# Document section
* * *

To *QURESHPOR*: Since I see you're a really respected translator I'd ask you which one of the two traslations you all provided me with you'd suggest to adopt. If I may ask, what does the quote say? It seems really interesting and I'd really like to know.


Again, THANK YOU ALL for the kind effort


----------



## marrish

cadavreeexquis said:


> I personally think that both "words" and "letters" would convey the same meaning in this particular sentence.


Yes, 'words' can be applied equally well to spoken words as well as to the written ones, so the choice of शब्द _shabd_ is just fine. Both 'words' and 'letters' do convey the same meaning here.


----------



## Qureshpor

It is nice to be appreciated once in a while!

cadavreeexquis, I am neither a translator nor respected! (Perhaps in my dreams!!). It would not be fair for me to pick out a translation which I think is the most suitable. Frankly, I am surprised we have come up with so many variations. So, I am afraid you will have to make this choice! To make your job even more difficult, I've got a couple more options for you, with back translation.

हिंदी भाशा में लगता है उसके शब्द एक लकीर से लटक रहे हैं
In Hindi it seems its words are hanging down from a line

हिंदी भाषा में लगता है उसकी लिपि एक लकीर से लटक रही है
In Hindi it seems its alphabet is hanging down from a line

Regarding the quote, there is always the "lost in translation" phenomenon but I have made an attempt. What, I've written in brackets is for clarification. Its author, God bless his soul, was Raghupati Sahay "Firaq" Gorakhpuri who hailed from a city called Gorakhpur in the Indian state of Uttar Pradesh. He was a professor of English but is known more for his Urdu poetry, using the nom de plume "Firaq" (pronounced Firaaq, which means "separation [of lovers]". 

"Hindi alphabet is such that you would think a washerman has hung his washing [on a washing line]!"


----------



## greatbear

QURESHPOR said:


> ... Firaaq, which means "seperation [of lovers]".



Interesting, QP (and thanks for the info!). I have always used "firaaq" in the sense of an anxious waiting (not necessarily for love): here's an example sentence I found on the Net - (veh) "इस _फिराक़ में_ रहता है कि इससे बेहतर नौकरी मिल जाए".


----------



## cadavreeexquis

QURESHPOR said:


> It is nice to be appreciated once in a while!
> 
> cadavreeexquis, I am neither a translator nor respected! (Perhaps in my dreams!!). It would not be fair for me to pick put a translation which I think is the most suitable. Frankly, I am surprised we have come with so many variations. So, I am afraid you will have to make this choice! To make your job even more difficult, I've got a couple more options for you, with back translation.
> 
> हिंदी भाशा में लगता है उसके शब्द एक लकीर से लटक रहे हैं
> In Hindi it seems its words are hanging down from a line
> हिंदी भाषा में लगता है उसकी लिपि एक लकीर से लटक रही है
> In Hindi it seems its alphabet is hanging down from a line
> 
> Regarding the quote, there is always the "lost in translation" phenomenon but it goes something like this. What, I've written in brackets is for clarification. Its author, God bless his soul, was Raghupati Sahay "Firaq" Gorakhpuri who hailed from a city called Gorakhpur in the Indian state of Uttar Pradesh. He was a professor of English but is known more for his Urdu poetry, using the nom du plume "Firaq" (pronounced Firaaq, which means "seperation [of lovers]".

* * *

# Record extracts
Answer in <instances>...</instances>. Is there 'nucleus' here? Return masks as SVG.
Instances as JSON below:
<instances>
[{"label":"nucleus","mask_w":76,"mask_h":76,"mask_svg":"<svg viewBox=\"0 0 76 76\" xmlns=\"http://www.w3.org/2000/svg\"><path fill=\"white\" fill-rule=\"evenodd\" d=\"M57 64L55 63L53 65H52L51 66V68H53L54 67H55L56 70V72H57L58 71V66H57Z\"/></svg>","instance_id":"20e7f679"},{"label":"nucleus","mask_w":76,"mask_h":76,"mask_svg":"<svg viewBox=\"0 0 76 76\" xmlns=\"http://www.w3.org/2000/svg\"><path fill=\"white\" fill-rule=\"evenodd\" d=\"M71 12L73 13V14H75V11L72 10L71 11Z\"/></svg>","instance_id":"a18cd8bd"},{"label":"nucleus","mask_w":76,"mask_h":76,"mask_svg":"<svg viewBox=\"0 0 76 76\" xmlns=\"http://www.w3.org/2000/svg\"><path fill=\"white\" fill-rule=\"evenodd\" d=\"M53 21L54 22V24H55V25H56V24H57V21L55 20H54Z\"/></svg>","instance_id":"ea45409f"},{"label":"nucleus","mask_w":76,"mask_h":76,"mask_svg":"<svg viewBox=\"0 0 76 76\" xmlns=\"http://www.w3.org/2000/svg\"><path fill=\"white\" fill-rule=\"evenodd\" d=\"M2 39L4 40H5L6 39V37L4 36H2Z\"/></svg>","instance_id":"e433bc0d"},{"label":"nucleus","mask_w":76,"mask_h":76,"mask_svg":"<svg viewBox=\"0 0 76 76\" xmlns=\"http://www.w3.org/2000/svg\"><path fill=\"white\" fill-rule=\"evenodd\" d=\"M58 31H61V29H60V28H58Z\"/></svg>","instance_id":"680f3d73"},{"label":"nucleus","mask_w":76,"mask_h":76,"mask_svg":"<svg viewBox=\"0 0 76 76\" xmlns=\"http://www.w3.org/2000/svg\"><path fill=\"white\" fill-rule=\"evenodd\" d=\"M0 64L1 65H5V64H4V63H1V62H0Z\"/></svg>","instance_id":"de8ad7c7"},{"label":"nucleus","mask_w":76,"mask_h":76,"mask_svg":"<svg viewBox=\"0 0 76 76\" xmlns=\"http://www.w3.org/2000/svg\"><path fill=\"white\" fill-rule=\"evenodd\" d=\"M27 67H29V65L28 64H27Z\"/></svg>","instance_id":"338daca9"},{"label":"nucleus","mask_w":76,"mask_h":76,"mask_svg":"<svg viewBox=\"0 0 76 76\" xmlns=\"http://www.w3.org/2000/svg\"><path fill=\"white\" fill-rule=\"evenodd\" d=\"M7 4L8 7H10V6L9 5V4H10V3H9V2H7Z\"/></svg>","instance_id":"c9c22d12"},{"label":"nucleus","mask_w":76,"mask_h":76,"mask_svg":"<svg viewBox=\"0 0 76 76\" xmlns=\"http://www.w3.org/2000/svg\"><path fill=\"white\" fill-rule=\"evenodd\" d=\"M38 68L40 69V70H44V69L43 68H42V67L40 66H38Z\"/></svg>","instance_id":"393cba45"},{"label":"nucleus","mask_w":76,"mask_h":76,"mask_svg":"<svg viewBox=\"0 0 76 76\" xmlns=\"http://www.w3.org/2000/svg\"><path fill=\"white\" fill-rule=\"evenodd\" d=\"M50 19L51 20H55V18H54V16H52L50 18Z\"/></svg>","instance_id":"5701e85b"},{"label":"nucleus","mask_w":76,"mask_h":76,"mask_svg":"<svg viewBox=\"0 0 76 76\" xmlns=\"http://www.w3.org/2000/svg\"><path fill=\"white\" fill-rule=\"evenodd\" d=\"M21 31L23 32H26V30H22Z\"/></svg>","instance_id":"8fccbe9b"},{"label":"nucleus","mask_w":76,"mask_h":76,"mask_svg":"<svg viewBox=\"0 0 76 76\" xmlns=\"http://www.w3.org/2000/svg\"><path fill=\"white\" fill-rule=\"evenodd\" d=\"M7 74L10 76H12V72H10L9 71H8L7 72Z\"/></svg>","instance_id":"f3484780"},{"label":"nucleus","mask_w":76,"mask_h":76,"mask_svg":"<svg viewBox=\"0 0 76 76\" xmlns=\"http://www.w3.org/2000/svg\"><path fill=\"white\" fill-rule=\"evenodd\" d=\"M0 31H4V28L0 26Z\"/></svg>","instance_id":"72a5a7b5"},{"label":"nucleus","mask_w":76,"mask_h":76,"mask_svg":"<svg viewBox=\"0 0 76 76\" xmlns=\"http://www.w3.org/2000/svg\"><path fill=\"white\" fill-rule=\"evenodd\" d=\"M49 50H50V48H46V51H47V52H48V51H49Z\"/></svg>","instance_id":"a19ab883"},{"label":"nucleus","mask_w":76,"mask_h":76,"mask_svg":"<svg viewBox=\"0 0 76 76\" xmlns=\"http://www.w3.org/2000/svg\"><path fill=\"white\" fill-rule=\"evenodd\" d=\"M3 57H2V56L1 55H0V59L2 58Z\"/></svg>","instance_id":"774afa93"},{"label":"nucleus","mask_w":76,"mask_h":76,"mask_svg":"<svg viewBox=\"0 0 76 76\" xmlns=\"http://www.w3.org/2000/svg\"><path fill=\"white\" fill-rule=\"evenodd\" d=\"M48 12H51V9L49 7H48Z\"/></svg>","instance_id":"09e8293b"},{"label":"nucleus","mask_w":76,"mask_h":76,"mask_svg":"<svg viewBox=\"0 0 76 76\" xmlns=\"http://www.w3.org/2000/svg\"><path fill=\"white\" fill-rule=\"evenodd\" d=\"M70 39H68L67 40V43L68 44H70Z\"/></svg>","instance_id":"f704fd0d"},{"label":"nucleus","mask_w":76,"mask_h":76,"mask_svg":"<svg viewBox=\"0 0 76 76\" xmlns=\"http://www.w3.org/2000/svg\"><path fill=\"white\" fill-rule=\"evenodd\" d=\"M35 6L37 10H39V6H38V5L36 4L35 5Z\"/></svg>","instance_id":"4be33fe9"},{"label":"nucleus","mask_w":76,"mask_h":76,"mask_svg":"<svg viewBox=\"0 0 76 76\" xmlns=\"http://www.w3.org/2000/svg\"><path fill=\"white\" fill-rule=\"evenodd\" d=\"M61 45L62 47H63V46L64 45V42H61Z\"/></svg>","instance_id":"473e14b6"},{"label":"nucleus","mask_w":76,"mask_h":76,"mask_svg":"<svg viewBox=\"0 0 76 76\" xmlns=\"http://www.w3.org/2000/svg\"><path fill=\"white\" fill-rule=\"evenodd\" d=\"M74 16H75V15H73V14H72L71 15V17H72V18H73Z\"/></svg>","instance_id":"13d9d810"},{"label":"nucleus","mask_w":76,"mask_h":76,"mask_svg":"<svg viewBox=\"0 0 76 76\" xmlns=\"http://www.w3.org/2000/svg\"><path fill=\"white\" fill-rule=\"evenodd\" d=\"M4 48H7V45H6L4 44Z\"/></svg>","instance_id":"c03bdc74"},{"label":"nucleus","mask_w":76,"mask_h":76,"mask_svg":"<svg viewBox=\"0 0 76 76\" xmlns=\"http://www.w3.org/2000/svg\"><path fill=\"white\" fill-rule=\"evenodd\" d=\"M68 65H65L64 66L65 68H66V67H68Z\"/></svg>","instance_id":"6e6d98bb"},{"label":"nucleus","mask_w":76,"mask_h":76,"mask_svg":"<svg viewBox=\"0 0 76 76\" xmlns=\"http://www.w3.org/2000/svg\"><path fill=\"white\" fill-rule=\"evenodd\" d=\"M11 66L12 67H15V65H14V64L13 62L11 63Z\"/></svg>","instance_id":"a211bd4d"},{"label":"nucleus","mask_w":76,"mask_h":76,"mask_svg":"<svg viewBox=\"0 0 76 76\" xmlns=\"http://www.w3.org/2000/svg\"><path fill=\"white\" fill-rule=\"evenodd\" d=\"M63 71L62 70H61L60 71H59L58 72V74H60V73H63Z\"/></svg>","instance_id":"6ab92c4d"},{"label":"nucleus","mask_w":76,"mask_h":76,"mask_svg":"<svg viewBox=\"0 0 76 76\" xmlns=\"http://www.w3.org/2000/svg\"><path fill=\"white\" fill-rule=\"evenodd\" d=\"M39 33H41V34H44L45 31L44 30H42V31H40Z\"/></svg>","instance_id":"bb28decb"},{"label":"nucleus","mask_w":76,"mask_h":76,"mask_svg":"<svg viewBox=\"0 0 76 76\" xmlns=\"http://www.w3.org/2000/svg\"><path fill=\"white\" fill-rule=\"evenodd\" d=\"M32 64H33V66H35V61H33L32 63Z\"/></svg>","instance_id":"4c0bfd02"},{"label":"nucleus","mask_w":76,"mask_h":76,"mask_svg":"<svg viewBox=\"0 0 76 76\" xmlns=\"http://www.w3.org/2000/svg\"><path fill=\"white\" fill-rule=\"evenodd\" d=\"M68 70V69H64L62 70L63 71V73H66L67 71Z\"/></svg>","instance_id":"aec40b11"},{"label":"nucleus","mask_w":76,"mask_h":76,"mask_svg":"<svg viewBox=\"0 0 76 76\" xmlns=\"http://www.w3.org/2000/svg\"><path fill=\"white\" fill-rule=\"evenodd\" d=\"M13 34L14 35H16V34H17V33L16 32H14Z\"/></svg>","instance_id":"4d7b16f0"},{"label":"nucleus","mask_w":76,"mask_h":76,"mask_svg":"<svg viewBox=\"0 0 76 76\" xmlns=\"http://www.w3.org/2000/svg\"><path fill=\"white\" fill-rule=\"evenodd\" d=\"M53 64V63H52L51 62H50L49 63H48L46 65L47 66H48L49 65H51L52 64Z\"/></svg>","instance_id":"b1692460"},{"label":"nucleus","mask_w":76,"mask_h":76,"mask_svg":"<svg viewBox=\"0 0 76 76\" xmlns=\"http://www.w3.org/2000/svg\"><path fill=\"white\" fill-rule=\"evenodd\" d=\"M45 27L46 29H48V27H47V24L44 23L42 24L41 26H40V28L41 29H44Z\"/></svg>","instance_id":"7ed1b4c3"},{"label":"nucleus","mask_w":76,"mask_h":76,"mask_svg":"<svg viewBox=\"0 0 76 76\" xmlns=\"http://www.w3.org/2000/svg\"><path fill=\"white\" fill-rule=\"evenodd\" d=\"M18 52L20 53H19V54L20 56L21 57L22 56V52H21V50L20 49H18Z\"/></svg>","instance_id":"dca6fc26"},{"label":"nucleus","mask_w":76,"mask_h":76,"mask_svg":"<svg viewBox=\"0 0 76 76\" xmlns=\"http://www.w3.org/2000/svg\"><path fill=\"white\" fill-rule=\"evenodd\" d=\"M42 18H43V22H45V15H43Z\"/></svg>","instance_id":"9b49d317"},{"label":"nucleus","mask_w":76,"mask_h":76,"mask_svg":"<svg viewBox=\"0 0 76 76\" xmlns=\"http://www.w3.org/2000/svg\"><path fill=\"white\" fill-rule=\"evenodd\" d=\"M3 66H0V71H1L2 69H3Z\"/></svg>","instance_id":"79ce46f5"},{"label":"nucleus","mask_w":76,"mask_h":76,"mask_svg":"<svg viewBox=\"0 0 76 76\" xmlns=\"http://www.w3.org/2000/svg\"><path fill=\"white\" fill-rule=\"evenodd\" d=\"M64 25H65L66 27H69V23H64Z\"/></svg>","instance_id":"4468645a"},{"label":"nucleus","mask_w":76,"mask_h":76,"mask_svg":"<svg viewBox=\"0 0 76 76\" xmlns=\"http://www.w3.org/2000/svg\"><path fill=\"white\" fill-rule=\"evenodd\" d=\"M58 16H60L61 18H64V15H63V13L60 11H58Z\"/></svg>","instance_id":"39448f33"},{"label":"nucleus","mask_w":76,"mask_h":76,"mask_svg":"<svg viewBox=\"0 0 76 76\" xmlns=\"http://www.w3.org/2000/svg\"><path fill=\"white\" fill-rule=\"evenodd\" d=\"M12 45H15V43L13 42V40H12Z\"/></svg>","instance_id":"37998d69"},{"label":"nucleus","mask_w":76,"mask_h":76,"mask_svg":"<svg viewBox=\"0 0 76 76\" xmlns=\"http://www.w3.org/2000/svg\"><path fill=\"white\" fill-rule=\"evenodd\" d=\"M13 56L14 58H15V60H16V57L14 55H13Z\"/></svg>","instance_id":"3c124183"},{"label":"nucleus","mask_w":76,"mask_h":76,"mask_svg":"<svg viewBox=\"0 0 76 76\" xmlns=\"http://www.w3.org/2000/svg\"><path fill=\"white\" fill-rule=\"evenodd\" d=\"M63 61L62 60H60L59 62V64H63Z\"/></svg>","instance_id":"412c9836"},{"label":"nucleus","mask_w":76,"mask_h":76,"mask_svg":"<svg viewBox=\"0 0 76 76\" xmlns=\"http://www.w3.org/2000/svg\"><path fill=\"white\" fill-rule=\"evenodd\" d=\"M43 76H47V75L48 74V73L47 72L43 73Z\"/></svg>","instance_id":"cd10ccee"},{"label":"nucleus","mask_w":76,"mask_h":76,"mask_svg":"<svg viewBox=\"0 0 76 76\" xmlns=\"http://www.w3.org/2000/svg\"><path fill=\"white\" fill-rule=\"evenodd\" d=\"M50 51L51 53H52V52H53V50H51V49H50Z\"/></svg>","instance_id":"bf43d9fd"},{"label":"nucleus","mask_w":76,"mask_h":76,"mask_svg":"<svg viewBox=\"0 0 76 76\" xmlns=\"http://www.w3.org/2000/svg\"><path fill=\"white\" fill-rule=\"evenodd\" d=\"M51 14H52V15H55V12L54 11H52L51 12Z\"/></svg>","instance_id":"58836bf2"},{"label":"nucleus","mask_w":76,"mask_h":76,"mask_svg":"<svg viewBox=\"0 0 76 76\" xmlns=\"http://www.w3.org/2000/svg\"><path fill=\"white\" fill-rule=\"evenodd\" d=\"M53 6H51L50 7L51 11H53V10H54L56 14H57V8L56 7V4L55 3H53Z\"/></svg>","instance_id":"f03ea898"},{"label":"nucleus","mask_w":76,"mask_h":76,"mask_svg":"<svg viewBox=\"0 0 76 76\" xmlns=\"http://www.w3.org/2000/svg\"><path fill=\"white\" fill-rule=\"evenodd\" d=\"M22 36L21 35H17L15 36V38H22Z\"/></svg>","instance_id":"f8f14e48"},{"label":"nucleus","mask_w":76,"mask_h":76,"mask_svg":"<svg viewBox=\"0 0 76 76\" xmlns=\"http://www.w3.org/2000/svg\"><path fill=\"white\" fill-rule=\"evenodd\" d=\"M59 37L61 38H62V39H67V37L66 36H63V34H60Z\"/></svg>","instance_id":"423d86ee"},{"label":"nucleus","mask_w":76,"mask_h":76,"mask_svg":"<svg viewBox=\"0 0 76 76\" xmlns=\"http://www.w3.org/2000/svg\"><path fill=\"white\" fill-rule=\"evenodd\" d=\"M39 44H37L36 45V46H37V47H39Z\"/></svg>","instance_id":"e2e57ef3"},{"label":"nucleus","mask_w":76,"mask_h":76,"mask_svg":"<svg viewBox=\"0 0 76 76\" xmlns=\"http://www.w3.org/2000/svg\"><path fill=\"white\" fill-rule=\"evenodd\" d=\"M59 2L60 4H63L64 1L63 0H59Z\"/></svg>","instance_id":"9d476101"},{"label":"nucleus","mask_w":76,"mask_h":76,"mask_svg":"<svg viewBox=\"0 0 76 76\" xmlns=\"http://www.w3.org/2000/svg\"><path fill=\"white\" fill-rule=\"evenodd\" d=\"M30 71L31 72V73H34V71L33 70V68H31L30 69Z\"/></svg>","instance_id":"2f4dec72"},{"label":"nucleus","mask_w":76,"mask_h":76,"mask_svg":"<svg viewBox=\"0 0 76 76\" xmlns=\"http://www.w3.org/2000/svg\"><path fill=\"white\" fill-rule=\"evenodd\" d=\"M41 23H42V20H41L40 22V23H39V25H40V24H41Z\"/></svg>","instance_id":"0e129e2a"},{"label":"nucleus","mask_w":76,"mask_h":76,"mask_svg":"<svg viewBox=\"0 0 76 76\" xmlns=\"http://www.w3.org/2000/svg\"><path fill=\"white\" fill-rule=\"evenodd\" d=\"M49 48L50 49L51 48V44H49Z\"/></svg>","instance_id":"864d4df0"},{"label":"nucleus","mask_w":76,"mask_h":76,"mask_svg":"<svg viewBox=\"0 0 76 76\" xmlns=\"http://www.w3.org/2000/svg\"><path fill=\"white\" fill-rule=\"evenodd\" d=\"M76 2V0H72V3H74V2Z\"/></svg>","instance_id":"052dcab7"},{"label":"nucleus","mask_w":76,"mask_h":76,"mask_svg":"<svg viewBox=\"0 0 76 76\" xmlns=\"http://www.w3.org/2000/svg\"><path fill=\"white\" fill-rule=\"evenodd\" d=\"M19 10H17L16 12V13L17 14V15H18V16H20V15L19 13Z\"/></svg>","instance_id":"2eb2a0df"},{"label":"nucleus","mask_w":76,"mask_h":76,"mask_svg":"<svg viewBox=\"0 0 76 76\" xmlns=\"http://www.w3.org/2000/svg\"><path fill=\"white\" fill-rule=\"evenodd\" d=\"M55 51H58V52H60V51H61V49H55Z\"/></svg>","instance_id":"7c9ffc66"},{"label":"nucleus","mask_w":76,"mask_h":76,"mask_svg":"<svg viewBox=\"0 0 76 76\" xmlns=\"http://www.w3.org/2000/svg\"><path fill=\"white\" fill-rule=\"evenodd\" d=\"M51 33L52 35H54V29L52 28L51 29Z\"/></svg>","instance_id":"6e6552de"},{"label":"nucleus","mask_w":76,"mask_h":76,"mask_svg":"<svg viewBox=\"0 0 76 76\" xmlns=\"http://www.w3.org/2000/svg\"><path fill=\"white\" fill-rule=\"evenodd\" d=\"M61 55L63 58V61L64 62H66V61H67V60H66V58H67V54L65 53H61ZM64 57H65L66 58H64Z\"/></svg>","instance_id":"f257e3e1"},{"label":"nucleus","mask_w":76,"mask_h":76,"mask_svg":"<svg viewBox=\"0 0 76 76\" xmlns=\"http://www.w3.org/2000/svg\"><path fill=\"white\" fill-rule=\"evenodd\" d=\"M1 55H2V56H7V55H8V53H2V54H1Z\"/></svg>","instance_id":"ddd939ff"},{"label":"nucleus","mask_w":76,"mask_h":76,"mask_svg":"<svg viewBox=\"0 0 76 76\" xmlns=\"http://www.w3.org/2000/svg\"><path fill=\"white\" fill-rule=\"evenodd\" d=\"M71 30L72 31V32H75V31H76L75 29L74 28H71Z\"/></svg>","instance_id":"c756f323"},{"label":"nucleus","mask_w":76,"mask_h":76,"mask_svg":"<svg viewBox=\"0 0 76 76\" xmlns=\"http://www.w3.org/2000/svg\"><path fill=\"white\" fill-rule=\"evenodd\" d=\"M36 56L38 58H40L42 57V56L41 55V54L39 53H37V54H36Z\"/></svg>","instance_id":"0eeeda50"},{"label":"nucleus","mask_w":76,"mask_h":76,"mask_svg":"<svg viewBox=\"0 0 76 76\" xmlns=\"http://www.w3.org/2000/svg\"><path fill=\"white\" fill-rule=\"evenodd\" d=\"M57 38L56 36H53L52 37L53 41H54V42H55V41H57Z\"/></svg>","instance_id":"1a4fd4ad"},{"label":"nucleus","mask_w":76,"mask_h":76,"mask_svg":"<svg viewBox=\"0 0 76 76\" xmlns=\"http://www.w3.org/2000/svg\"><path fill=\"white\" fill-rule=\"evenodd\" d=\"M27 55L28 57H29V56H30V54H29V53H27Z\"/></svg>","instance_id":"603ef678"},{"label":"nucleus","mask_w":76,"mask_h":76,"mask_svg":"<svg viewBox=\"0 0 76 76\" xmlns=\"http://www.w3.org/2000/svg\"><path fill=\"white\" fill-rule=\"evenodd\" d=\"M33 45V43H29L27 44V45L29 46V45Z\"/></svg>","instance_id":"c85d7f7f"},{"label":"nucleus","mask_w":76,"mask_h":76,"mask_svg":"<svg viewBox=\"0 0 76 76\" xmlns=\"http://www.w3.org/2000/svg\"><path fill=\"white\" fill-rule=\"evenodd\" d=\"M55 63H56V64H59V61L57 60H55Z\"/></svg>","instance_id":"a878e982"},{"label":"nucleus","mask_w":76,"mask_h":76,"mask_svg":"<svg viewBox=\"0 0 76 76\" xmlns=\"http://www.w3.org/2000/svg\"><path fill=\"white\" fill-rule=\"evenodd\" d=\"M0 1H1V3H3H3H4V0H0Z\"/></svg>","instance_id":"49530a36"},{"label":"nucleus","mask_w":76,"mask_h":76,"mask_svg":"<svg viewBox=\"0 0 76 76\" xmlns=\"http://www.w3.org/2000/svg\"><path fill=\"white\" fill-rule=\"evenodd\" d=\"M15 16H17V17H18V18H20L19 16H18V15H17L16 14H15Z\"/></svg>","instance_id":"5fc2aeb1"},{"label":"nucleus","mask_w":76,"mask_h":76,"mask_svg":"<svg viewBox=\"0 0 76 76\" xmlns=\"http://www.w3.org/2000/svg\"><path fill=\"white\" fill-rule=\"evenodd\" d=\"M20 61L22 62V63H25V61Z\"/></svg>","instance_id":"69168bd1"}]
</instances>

* * *

# Tasks to complete
a) According to the forum thread, what did Raghupati Sahay "Firaq" Gorakhpuri work as professionally?
b) Reproduce the forum thread word for word, beginning at the words "Yes, 'words' can" and stopping after "same meaning here.".

# Solutions for each task
a) He was a professor of English.

b)
Yes, 'words' can be applied equally well to spoken words as well as to the written ones, so the choice of शब्द _shabd_ is just fine. Both 'words' and 'letters' do convey the same meaning here.